▶ Stated problem
Copy the records word for word, starting with the line that contains "What is the distance that" and going on through the end of the records.

Items listed in a dataset:
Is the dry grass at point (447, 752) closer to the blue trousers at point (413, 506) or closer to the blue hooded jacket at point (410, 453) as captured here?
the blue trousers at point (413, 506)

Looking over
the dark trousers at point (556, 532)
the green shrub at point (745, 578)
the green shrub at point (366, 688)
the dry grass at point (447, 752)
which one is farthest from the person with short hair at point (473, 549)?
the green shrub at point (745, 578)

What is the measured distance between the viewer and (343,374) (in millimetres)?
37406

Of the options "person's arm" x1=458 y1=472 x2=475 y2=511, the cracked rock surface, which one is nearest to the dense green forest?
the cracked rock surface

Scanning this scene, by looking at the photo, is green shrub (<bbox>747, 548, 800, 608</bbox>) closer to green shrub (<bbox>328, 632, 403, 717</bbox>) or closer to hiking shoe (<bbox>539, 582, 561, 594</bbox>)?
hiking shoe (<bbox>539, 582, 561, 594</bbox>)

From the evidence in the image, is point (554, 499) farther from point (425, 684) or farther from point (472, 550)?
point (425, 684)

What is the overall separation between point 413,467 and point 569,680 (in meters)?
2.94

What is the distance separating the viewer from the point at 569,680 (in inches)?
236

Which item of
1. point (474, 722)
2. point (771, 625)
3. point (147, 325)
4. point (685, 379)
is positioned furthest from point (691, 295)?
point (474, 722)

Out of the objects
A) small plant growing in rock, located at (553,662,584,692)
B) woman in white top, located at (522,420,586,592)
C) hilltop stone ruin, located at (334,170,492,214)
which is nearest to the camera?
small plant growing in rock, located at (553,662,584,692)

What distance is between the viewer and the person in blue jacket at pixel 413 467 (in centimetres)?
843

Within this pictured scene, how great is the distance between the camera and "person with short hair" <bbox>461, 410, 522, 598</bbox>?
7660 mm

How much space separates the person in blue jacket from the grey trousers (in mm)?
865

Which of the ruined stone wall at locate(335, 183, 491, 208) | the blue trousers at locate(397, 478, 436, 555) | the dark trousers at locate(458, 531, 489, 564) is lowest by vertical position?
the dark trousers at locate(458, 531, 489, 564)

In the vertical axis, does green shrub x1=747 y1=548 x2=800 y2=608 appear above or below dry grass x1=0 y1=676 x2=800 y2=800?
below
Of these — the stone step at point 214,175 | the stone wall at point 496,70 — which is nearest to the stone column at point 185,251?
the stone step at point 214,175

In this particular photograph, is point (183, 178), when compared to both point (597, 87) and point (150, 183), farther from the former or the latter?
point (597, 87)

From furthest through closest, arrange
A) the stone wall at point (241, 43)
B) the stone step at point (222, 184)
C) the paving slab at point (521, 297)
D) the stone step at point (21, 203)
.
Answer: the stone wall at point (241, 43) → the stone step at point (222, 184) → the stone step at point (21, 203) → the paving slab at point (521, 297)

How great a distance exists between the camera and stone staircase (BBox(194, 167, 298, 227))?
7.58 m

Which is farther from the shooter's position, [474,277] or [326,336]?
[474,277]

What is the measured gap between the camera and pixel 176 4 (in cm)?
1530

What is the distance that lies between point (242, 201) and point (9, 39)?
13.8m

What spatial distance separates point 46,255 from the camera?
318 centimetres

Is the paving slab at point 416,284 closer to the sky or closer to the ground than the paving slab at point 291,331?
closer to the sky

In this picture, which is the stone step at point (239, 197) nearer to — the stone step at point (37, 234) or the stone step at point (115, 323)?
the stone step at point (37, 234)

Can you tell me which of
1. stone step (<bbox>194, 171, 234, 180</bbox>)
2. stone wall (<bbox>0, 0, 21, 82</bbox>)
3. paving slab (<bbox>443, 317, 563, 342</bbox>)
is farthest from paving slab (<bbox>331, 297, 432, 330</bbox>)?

▶ Solution
What is the distance that lies between point (242, 201) and point (9, 39)?
13.8m

What spatial distance separates point 46,255 from the camera?
318 centimetres

Is the paving slab at point 416,284 closer to the sky or closer to the ground than the paving slab at point 291,331?
closer to the sky

In this picture, which is the stone step at point (239, 197) nearer to — the stone step at point (37, 234) or the stone step at point (115, 323)?
the stone step at point (37, 234)

Can you tell me which of
1. stone step (<bbox>194, 171, 234, 180</bbox>)
2. stone wall (<bbox>0, 0, 21, 82</bbox>)
3. paving slab (<bbox>443, 317, 563, 342</bbox>)
is farthest from paving slab (<bbox>331, 297, 432, 330</bbox>)?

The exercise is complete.